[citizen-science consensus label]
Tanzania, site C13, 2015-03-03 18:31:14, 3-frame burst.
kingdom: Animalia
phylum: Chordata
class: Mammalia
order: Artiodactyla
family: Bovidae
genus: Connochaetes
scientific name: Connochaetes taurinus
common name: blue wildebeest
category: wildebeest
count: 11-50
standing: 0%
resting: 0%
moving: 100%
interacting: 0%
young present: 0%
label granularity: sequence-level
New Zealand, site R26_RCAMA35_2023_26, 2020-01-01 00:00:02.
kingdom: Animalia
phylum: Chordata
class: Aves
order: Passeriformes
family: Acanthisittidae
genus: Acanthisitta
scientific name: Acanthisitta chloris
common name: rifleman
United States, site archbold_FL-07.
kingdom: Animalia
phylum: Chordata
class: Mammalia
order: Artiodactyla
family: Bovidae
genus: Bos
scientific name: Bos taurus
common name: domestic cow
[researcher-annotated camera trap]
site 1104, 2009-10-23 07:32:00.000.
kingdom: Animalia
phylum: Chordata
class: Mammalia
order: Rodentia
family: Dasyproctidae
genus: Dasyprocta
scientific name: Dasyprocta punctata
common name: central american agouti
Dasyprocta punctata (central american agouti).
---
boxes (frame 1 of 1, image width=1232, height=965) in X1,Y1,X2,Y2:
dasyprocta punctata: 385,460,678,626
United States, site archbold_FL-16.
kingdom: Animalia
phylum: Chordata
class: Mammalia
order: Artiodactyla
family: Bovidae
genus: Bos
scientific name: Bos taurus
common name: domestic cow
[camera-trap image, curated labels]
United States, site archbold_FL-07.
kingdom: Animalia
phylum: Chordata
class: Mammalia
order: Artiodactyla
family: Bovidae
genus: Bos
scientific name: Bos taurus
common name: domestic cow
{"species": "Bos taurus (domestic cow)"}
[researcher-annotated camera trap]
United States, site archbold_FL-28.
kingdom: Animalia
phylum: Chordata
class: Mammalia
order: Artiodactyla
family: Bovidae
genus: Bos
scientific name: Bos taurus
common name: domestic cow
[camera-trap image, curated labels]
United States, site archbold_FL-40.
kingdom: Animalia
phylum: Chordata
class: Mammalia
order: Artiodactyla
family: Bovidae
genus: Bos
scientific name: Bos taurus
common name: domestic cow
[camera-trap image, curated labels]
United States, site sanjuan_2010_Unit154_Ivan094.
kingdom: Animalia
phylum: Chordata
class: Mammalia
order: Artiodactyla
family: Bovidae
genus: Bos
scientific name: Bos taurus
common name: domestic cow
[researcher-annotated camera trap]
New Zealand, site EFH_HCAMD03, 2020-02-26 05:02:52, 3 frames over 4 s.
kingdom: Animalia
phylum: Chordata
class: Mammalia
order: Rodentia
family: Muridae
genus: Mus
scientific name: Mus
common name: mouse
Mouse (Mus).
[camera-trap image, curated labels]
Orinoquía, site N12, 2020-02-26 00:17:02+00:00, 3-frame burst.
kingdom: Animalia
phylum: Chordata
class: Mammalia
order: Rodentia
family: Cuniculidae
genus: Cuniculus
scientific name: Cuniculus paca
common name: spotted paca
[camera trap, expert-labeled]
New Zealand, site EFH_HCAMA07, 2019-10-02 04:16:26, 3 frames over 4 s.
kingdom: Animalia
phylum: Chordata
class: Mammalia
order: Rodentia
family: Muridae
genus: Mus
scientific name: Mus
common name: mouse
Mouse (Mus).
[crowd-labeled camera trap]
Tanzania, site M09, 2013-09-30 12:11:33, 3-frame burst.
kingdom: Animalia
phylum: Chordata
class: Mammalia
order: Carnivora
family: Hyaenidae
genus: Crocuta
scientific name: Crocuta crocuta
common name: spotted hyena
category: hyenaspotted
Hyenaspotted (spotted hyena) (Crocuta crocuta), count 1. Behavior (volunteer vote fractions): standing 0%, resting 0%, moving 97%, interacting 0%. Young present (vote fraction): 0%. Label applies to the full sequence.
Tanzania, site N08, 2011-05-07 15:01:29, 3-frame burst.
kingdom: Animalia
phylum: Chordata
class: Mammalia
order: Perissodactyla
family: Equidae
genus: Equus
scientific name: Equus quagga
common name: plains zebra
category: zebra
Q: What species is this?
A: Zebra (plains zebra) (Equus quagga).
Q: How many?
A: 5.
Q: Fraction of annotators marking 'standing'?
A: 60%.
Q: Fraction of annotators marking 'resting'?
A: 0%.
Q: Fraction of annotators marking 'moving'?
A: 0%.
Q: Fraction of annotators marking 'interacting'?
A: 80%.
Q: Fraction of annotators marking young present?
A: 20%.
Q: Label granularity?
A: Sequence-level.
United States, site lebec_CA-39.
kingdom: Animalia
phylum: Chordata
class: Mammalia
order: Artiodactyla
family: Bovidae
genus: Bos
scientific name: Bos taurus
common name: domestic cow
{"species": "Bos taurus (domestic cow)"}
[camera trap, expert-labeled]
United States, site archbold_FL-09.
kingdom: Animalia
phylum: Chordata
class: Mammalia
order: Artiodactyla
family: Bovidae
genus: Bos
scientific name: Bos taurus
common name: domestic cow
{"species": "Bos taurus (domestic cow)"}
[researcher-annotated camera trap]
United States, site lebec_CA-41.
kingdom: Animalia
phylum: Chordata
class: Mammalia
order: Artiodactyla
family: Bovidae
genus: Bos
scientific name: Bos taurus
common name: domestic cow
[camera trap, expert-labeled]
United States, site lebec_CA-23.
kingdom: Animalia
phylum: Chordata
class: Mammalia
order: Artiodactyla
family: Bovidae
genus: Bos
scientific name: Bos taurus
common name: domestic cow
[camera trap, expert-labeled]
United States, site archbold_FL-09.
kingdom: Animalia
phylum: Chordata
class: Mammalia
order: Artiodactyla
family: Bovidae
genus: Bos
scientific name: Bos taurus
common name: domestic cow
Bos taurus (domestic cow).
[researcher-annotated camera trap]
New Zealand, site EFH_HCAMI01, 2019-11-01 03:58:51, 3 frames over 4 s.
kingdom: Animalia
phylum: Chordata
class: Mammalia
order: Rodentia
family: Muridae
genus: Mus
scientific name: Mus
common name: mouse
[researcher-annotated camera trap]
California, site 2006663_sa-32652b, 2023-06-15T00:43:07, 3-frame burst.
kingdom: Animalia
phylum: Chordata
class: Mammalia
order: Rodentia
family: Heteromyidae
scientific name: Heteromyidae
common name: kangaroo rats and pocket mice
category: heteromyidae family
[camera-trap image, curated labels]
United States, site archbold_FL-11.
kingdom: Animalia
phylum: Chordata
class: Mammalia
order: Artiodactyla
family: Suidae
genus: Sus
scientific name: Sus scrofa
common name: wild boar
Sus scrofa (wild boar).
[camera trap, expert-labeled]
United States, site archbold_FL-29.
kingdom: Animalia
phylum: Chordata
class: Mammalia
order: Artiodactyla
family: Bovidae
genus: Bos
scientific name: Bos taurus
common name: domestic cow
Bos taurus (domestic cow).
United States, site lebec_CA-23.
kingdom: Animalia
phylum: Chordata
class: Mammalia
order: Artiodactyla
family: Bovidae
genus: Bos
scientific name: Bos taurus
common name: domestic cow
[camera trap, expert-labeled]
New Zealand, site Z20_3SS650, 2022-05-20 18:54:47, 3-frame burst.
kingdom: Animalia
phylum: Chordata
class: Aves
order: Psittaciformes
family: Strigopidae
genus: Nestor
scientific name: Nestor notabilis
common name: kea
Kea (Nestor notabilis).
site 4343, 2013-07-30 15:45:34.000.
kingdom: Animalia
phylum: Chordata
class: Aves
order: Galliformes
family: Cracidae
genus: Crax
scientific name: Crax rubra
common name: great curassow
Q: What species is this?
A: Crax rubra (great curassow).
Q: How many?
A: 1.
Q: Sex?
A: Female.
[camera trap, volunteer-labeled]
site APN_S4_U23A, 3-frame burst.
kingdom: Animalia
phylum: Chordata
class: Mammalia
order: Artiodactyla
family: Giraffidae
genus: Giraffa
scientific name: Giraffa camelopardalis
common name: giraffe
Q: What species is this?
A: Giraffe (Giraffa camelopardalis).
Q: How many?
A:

◆ ◆ ◆ ◆ ◆

→ **Exercise**: All that should be written out is the stretch of lines above between the one holding "scientific name: Cuniculus paca" and the one holding "[crowd-labeled camera trap]", inclusive, exactly as given.

→ **Solution to this task**:
scientific name: Cuniculus paca
common name: spotted paca
[camera trap, expert-labeled]
New Zealand, site EFH_HCAMA07, 2019-10-02 04:16:26, 3 frames over 4 s.
kingdom: Animalia
phylum: Chordata
class: Mammalia
order: Rodentia
family: Muridae
genus: Mus
scientific name: Mus
common name: mouse
Mouse (Mus).
[crowd-labeled camera trap]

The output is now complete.